Maybe I would like to try collodion wet plate photography, IF I only had a camera and a lens for that purpose, and IF I had a wet plate holder for the camera, and IF I could acquire all the chemicals and stuff here in Finland, and IF I could construct some kind of portable darkroom for processing the plates, and so on…

Quite many “if”s there, when dreaming of wet plate photography! Yet, there are some very special qualities in a collodion wet plate photograph (particularly in a glass ambrotype) that you can’t find in any other photographic image. I guess the success in the process is very much dependent on the photographer’s chemistry and darkroom skills. You expose the final plates in camera, so you need to use a large format camera to get large format images. Plus, if you want to create something noteworthy with the process, you will have to be an artist as well… 😉

Anyway, I added the “Ambrotype” tag on the sidebar, with intent on giving the wet plate process a try. I’ll be doing this now and then, and between other tasks. I have already ordered some chemicals from a Finnish supplier and Artcraft Chemicals from USA.

But first things first – I have to make sure that my camera suits wet plate working. I have an older Tachihara 8×10″ wooden view camera, no lens. The camera should be just fine for starting wet plate work, and maybe I could build a lens myself for the first tests.

I also need a special plate holder; can’t use the standard 8 by 10″ film holder. But a conventional two-sided film holder can be modified by cutting an opening for a glass plate. This is just what I did to an old wooden sheet film holder.

Here’s my old wooden sheet film holder with the dark slides removed. On the left I have cut a hole out of the septum, and (on the right) inserted silver wires to each corner to hold the glass plate. I also had to make other minor modifications, because the holder’s dimensions are a bit different from modern 8×10 holders.

A few years ago, inspired by Alan Greene‘s excellent book Primitive Photography – A Guide to Making Cameras, Lenses, and Calotypes – I ordered three inexpensive positive meniscus lenses from Surplus Shed.
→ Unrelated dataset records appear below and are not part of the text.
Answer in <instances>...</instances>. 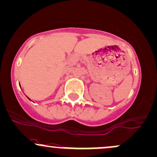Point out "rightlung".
Masks as SVG:
<instances>
[{"label": "right lung", "mask_w": 157, "mask_h": 157, "mask_svg": "<svg viewBox=\"0 0 157 157\" xmlns=\"http://www.w3.org/2000/svg\"><path fill=\"white\" fill-rule=\"evenodd\" d=\"M29 99H30V98H29Z\"/></svg>", "instance_id": "obj_1"}]
</instances>
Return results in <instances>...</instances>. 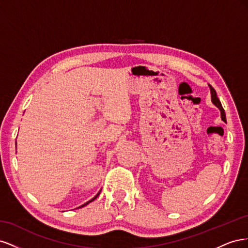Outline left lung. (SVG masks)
Segmentation results:
<instances>
[{
    "label": "left lung",
    "instance_id": "obj_1",
    "mask_svg": "<svg viewBox=\"0 0 248 248\" xmlns=\"http://www.w3.org/2000/svg\"><path fill=\"white\" fill-rule=\"evenodd\" d=\"M210 90H211V100H212L213 104H214L215 107H217V108H219L220 115H221V120H222L223 122L227 123L226 112H224V109H223V108H222V106H221V103H220V101H219V99H218V97H217V95H216V91H215L214 88H213L212 86H210Z\"/></svg>",
    "mask_w": 248,
    "mask_h": 248
}]
</instances>
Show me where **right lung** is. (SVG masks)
<instances>
[{"mask_svg": "<svg viewBox=\"0 0 248 248\" xmlns=\"http://www.w3.org/2000/svg\"><path fill=\"white\" fill-rule=\"evenodd\" d=\"M99 193H100V191H99V192H98V193H97V194H96V196H95V197H94V198H93V199H92V200H90V201H89V202H86V204H84V205H81V206H80V207H78V208H81V207H84V206H86V205H88V204H89V202H93V201H94V200H95V199H96V198H97V197H98V196H99Z\"/></svg>", "mask_w": 248, "mask_h": 248, "instance_id": "right-lung-1", "label": "right lung"}]
</instances>
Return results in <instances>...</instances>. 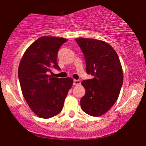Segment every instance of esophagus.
<instances>
[{
    "label": "esophagus",
    "mask_w": 146,
    "mask_h": 146,
    "mask_svg": "<svg viewBox=\"0 0 146 146\" xmlns=\"http://www.w3.org/2000/svg\"><path fill=\"white\" fill-rule=\"evenodd\" d=\"M73 85H80V81L79 80H73Z\"/></svg>",
    "instance_id": "34e87169"
}]
</instances>
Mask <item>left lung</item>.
Listing matches in <instances>:
<instances>
[{"label": "left lung", "mask_w": 146, "mask_h": 146, "mask_svg": "<svg viewBox=\"0 0 146 146\" xmlns=\"http://www.w3.org/2000/svg\"><path fill=\"white\" fill-rule=\"evenodd\" d=\"M76 41L83 53L87 73L94 77L81 82L86 92L80 99V107L88 114L100 117L118 99L123 78L121 65L109 44L88 38Z\"/></svg>", "instance_id": "1"}]
</instances>
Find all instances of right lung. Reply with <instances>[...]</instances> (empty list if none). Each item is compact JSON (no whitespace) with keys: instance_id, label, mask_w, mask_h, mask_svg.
<instances>
[{"instance_id":"right-lung-1","label":"right lung","mask_w":146,"mask_h":146,"mask_svg":"<svg viewBox=\"0 0 146 146\" xmlns=\"http://www.w3.org/2000/svg\"><path fill=\"white\" fill-rule=\"evenodd\" d=\"M67 39L42 36L25 52L18 68V78L25 100L31 110L41 118L59 114L73 85L71 78H58L48 73L54 68L60 70L57 54Z\"/></svg>"}]
</instances>
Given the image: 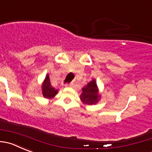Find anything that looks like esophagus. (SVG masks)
<instances>
[{
	"instance_id": "esophagus-1",
	"label": "esophagus",
	"mask_w": 152,
	"mask_h": 152,
	"mask_svg": "<svg viewBox=\"0 0 152 152\" xmlns=\"http://www.w3.org/2000/svg\"><path fill=\"white\" fill-rule=\"evenodd\" d=\"M73 85V82H70V83H67L64 85V86L65 87H72Z\"/></svg>"
}]
</instances>
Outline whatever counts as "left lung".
Segmentation results:
<instances>
[{"instance_id":"1","label":"left lung","mask_w":152,"mask_h":152,"mask_svg":"<svg viewBox=\"0 0 152 152\" xmlns=\"http://www.w3.org/2000/svg\"><path fill=\"white\" fill-rule=\"evenodd\" d=\"M80 99L85 104H96L99 101L100 96L99 94L96 81L92 80L88 84V85L82 88V93Z\"/></svg>"}]
</instances>
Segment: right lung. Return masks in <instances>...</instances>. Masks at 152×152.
<instances>
[{
	"label": "right lung",
	"mask_w": 152,
	"mask_h": 152,
	"mask_svg": "<svg viewBox=\"0 0 152 152\" xmlns=\"http://www.w3.org/2000/svg\"><path fill=\"white\" fill-rule=\"evenodd\" d=\"M58 91L56 90L51 85L50 81L49 76H47L45 78V80L44 82L43 85H42V93L45 98L50 99L55 96L56 94H57Z\"/></svg>",
	"instance_id": "right-lung-1"
}]
</instances>
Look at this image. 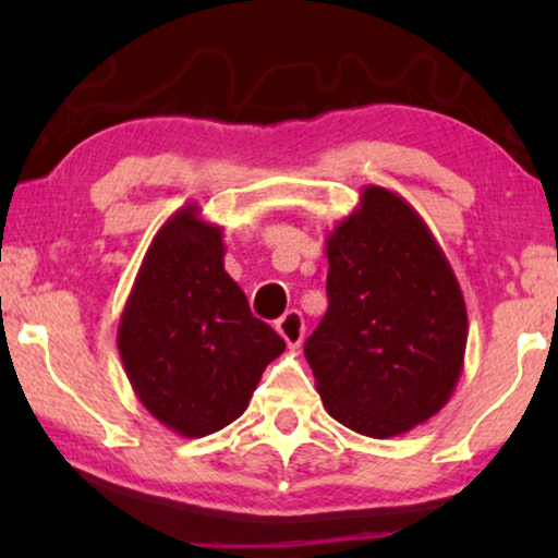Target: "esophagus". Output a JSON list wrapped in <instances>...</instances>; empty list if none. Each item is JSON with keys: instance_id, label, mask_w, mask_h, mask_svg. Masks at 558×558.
Listing matches in <instances>:
<instances>
[{"instance_id": "34e87169", "label": "esophagus", "mask_w": 558, "mask_h": 558, "mask_svg": "<svg viewBox=\"0 0 558 558\" xmlns=\"http://www.w3.org/2000/svg\"><path fill=\"white\" fill-rule=\"evenodd\" d=\"M277 332L281 335V338H284V342H287L289 348H292V350L300 348L302 340H304V317H302V312L289 310L287 315L277 323Z\"/></svg>"}]
</instances>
I haven’t used the lenses since, but now, by loosely following Greene’s instructions I built two lens systems for my Tachihara; one is a single element “landscape” lens with focal length of 400 mm and aperture of F:6.7. The other one is made of two identical positive lenses, so it is a kind of symmetrical 200 mm duplet lens. These are very much prototypes, built into cardboard tubes (actually Pringles potato snack cans) painted with matte black spray. Greene recommends PVC tube for lens building, which is a good idea, but I thought I’d make some quick tests first with very simple construction.

Basic materials for building simple lens objectives for a view camera: Pringles cans with caps, cheap lenses, black foam-core, some glue, a cutting knife, and matte black spray paint.
On the left I have some building material, and on the right the finished 200mm duplet and 400mm landscape type lenses, separate interchangeable stops (made of Pringles caps) and a lens cap (which is just a coffee jar cover painted black).

Tachihara 8×10″, equipped with the 400mm lens.

Very soon I’m going to shoot some paper negative tests to see if my plate holder is light tight… and to find out how my new lenses perform!